Facebookに行政指導 政府・個人情報保護委 情報流出の原因究明など要請:流出事件の多発を懸念
個人情報保護委が、個人情報の流出が相次ぐ米Facebookに行政指導。個人情報の適切な取り扱いや、2018年9月に発覚した事件の原因究明、再発防止などを求めた。
政府の個人情報保護委員会は10月22日、個人情報の流出が相次いでいる米Facebookに対し、個人情報を適切に取り扱うことや、2018年9月に発覚した不正アクセスによる情報流出事件を精査し、原因究明を行うことなどを求める行政指導を行った。

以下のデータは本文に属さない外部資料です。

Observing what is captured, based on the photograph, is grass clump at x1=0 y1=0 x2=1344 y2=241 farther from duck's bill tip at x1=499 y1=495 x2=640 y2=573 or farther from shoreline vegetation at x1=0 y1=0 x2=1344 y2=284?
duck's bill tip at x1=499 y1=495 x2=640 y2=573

Facebookは16年の米大統領選の際に、トランプ陣営のコンサルティングを務めた英分析会社Cambridge Analyticaに対し、性格診断アプリ経由で取得したユーザーの個人情報を約8700万人分提供していた。日本国内でも、最大約10万人分の情報が流出したとみられる。
また、Facebookユーザーがソーシャルプラグインの「いいね!」ボタンが設置されたWebサイトを閲覧した場合、ボタンを押さなかった場合でも、ユーザーIDと訪問したサイトの情報を取得していた。
さらに18年9月末、セキュリティの脆弱(ぜいじゃく)性を利用したサイバー攻撃を受け、ユーザーアカウントの認証情報が外部に流出した。不正アクセスを受けた個人情報は約2900万人に上り、日本国内のユーザーが影響を受けた可能性もあるとされている。
同委はこれらを踏まえ、Cambridge Analyticaを巡る流出問題とソーシャルプラグイン情報を提供していた事案への対処法として、ユーザーへの説明、本人からの同意の取得、本人からの削除要求への対応、第三者が開発したアプリの監視――などを求めた。
サイバー攻撃による流出問題に対しては、被害を受けた本人への通知、原因究明、再発防止策の策定、個人情報保護委員会への報告――を要請した。
このほか、今後さらなる個人情報漏えいなどが起きた場合に備え、適切な体制を整備することも指示している。